Usually anytime a customer is visisted a report is generated. I have experience in quality management and sales management. Sales reps used to document their visits on a "Call Report", and I wrote a full report after my visits. Examples includes such info as:
Date-m/d/y( some people forget to do this basic need)
Reason for visit-routine, problem, new business, customer requested, etc.
Specific product or service subject-
What customer wanted/needed-info, disposition, quote, plans
Follow up timing-
Anything else that needs reported
It appears that our sales team visit customers, but exatly what is done at those interviews is amystery. Does anyone have an example of what a visit report should look like?
we have found that free form visit reports submitted with the expense reports are very very effective. In order to recoup any money paid out, anyone visiting the customer must submit something in writing about the visit.- and I used say it didn't matter if it came in on a napkin... Over the past 2 years, I have found that the visit reports are becoming more and more substantial of their own accord, without my having had to force any kind of format on anyone. . These visit reports are shared, - and have become more informative over time. The technical people focus on the design details and issues, whereas those in a sales role tend to dwell on more strategic and political subjects. It helps that the President of the organization also sumits and circulates information about his visits with our customers. Being free form, the specific information important to the participants in the meetings is communicated. Anyone with an expense report is under the gun to share information. - it works.

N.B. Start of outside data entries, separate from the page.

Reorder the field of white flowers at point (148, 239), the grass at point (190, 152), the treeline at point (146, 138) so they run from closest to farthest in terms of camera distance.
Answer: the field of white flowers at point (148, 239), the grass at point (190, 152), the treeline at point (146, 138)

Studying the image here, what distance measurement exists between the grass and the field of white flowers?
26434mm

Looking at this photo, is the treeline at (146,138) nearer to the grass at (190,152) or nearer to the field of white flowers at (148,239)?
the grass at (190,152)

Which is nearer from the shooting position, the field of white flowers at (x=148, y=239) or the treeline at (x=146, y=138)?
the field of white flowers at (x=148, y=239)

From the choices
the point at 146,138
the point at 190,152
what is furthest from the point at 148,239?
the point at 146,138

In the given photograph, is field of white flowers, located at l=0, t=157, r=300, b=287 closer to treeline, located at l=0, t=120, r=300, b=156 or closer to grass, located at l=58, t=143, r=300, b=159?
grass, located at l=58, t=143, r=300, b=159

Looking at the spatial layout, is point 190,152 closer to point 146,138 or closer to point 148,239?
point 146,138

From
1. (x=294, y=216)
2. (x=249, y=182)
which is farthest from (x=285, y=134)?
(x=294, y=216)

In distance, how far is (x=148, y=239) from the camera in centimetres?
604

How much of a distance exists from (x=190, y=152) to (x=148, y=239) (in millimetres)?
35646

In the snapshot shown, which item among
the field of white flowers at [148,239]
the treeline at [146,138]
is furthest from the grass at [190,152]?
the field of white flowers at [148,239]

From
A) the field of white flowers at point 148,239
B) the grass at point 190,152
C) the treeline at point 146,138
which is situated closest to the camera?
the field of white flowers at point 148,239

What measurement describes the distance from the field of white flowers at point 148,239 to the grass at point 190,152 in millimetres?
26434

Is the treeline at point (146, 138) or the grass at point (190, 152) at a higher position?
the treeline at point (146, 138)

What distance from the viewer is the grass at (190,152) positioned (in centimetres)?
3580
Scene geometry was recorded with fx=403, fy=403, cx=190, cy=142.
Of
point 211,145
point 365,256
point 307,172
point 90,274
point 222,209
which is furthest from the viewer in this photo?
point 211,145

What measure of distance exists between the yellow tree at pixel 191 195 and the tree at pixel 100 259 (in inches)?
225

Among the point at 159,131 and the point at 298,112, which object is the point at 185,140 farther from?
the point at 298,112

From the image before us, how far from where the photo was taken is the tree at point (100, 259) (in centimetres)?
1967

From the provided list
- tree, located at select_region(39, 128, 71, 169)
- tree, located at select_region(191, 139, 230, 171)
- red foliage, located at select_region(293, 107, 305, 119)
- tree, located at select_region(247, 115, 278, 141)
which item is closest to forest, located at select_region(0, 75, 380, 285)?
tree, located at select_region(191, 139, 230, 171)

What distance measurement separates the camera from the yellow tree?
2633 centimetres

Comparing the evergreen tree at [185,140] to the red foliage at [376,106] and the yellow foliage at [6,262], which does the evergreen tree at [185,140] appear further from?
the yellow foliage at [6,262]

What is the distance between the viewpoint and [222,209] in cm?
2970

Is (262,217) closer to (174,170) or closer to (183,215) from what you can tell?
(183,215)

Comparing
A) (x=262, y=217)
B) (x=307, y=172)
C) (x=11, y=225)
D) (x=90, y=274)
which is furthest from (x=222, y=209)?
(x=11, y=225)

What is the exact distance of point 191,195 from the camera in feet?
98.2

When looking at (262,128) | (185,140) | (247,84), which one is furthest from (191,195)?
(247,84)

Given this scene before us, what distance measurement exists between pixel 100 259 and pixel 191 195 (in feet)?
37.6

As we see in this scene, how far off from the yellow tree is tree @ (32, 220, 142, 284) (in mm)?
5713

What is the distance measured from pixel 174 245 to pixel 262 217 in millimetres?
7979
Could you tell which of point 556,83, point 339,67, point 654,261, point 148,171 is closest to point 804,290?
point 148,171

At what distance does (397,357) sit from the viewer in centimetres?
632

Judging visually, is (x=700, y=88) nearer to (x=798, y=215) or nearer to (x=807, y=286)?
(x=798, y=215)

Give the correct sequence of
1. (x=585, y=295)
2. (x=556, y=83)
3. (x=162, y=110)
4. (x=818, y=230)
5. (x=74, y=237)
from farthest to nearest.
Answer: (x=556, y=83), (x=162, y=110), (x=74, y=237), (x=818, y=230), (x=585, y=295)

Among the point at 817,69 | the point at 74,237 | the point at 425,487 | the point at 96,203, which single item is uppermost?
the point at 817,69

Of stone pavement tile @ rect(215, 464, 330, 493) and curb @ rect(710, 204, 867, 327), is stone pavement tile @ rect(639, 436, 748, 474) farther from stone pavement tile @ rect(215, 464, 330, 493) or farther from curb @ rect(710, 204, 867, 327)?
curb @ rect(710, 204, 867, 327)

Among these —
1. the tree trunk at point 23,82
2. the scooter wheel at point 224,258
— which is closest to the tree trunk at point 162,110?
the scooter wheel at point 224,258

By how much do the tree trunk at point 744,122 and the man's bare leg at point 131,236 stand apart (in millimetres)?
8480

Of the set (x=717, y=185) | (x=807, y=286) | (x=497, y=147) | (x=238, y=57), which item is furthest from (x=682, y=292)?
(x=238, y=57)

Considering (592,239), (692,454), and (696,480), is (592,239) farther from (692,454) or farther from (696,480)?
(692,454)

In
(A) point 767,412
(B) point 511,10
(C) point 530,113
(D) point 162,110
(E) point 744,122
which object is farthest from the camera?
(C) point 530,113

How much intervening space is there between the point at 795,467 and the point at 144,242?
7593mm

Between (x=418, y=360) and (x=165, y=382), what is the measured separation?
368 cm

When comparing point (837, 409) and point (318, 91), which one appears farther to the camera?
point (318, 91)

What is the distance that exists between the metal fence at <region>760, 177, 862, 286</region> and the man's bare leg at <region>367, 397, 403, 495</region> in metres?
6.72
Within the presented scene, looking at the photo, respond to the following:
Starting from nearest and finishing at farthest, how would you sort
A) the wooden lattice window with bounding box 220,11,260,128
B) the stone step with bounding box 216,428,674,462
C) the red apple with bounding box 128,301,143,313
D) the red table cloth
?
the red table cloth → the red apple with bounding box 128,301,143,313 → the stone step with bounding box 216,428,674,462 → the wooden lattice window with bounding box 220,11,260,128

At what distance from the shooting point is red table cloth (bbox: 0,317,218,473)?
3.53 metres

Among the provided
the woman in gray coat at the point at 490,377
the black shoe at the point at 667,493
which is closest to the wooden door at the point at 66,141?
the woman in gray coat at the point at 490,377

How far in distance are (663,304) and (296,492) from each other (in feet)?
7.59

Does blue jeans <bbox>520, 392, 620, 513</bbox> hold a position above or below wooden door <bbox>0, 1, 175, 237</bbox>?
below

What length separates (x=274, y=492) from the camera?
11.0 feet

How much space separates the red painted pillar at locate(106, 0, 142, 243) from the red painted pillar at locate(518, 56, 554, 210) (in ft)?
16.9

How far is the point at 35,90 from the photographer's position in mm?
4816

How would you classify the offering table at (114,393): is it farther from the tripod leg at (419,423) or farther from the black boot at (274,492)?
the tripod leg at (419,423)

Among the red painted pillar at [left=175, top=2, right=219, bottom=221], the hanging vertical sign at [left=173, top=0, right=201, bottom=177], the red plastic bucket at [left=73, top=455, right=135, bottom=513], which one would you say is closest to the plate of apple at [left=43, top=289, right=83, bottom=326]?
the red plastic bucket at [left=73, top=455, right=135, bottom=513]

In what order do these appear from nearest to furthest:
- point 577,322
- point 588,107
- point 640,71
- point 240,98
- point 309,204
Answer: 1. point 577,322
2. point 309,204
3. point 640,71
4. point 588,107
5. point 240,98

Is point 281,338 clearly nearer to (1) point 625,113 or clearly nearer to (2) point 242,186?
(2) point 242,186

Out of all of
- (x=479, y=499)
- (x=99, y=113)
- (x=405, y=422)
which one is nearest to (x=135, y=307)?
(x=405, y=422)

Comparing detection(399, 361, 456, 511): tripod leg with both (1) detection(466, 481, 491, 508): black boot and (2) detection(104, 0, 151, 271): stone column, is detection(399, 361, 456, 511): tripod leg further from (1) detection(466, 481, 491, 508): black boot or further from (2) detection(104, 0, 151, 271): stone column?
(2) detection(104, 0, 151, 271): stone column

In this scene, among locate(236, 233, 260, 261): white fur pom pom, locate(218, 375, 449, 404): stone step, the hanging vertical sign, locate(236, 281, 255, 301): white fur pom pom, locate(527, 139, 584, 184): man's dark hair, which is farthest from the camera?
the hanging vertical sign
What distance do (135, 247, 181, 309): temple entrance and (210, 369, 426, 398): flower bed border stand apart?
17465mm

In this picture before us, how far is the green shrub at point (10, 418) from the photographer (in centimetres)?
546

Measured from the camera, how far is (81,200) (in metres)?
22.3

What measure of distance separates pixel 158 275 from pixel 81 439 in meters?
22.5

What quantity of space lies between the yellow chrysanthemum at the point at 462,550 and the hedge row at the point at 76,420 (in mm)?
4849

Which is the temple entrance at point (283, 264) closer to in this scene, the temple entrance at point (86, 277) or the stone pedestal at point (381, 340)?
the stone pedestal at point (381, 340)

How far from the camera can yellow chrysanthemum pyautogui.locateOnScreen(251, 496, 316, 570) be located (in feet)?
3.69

Re: Customer Visit Reports - What should a Customer Visit Report look like?
It isn't always easy to do, but I found in the past that if you can reduce portions of your assessment down to "tick the box" responses, you will get a greatly improved response rate. However you do it, make the form as easy to complete as possible and that should help - including keeping it simple and brief wherever possible. Don't do as some do, and record pages of information that will sit in a file gathering dust.
Also, why not stick a metric on your sales guys? Try "%age of visit reports filed within 3 days of visit" or something like that. Then send it to their boss. Just as a courtesy, you understand...
One more recommendation - to help you decide what to include on your form, why not accompany the sales guy on his next visit? You'll get a better feel for the process and the sort of things that are discussed.